Spans cover every data struct (IrFunction, IrStruct, IrEnum,
IrEnumVariant, IrField, IrLet, IrTrait, IrFunctionSig,
IrFunctionParam, IrImpl) and every IrExpr variant
(Literal, Reference, FunctionCall, MethodCall, BinaryOp,
UnaryOp, If, For, Match, Block, etc.).
Backends emit:
- DWARF
DW_TAG_subprogram/DW_AT_decl_file/.debug_lineby readingIrFunction.span+IrModule.file_table. - Source maps (v3) by walking IR expressions, mapping each
emitted instruction back to
IrSpan.span.start. - JVM
LineNumberTableby mapping bytecode offsets toIrFunctionSig.span.start.line.

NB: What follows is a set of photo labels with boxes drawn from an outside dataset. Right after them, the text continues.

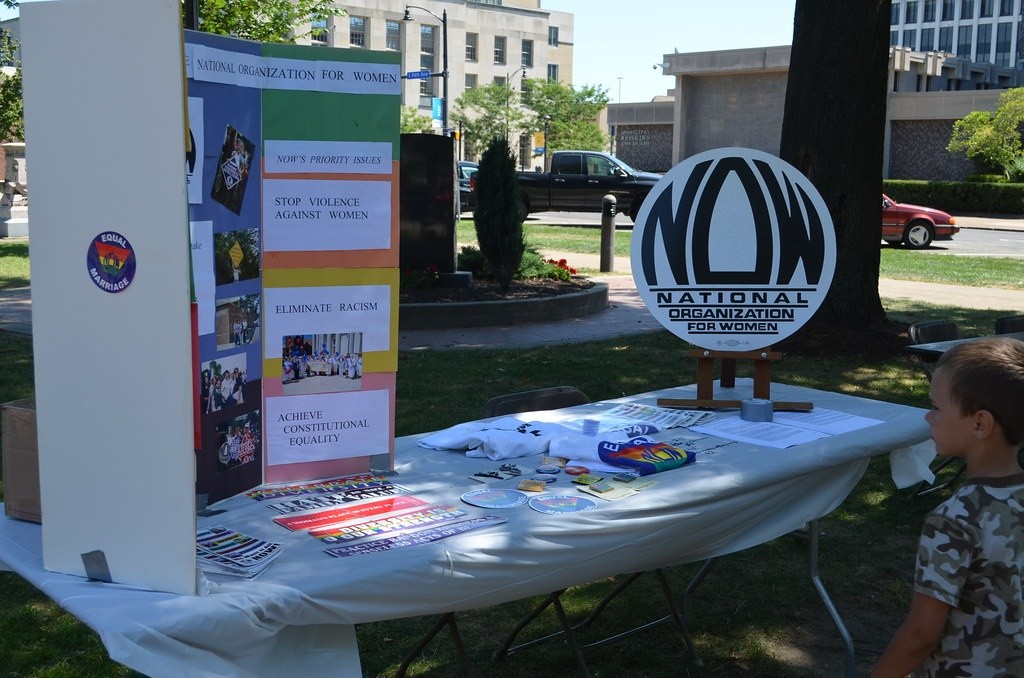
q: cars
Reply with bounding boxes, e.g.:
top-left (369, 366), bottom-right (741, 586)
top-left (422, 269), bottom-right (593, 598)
top-left (882, 194), bottom-right (961, 248)
top-left (456, 161), bottom-right (482, 211)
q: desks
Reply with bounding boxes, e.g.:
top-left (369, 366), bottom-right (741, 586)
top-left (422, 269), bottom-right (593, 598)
top-left (905, 331), bottom-right (1024, 366)
top-left (0, 378), bottom-right (937, 678)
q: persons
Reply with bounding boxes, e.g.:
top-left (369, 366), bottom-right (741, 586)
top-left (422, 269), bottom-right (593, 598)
top-left (282, 337), bottom-right (362, 383)
top-left (867, 337), bottom-right (1024, 678)
top-left (202, 368), bottom-right (244, 414)
top-left (219, 137), bottom-right (249, 200)
top-left (233, 318), bottom-right (248, 346)
top-left (216, 422), bottom-right (256, 470)
top-left (232, 263), bottom-right (241, 283)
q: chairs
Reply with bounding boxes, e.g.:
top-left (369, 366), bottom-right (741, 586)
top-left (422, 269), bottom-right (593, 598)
top-left (907, 318), bottom-right (966, 501)
top-left (393, 386), bottom-right (705, 678)
top-left (994, 315), bottom-right (1024, 335)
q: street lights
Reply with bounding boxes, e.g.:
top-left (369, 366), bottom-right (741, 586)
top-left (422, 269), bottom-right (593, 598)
top-left (506, 67), bottom-right (527, 150)
top-left (544, 114), bottom-right (551, 173)
top-left (617, 77), bottom-right (620, 104)
top-left (402, 4), bottom-right (447, 136)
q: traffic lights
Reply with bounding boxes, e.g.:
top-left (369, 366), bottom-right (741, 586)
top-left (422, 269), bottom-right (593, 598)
top-left (451, 131), bottom-right (460, 140)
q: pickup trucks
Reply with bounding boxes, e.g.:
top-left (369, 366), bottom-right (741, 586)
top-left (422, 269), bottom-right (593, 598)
top-left (466, 150), bottom-right (669, 231)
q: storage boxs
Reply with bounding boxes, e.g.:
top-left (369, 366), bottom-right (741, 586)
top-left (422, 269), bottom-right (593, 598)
top-left (0, 396), bottom-right (42, 524)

All span fields are #[serde(default, skip_serializing_if = "IrSpan::is_default")], so synthetic / round-tripped IR doesn't
bloat the serialised form.
Module nesting is flattened in the per-type vectors: a struct
inside mod foo { ... } is stored on IrModule.structs with a
qualified name "foo::Bar". A parallel
IrModule.modules: Vec<IrModuleNode> tree mirrors the source mod
hierarchy with per-module ID lists for backends that need namespaced
output (see IrModuleNode).
Relationship to the Symbol Table
The SymbolTable (built by the semantic analyzer) and the IrModule
(produced by IR lowering) carry overlapping definitions by design:
SymbolTablekeys everything by name and stores types as strings (e.g."User","[I32]?"). It is the authoritative view for the validation passes and for LSP-style tooling that operates at the source level.IrModulekeys everything by typed IDs (StructId,TraitId,EnumId,FunctionId,ImplId) and stores types asResolvedTypeenums with embedded IDs. It is the authoritative view for code generators.
The two are built in sequence: the symbol table drives lowering, then falls out of scope. Backends that need human-readable names can read them from the IR directly; they never need to inspect the symbol table.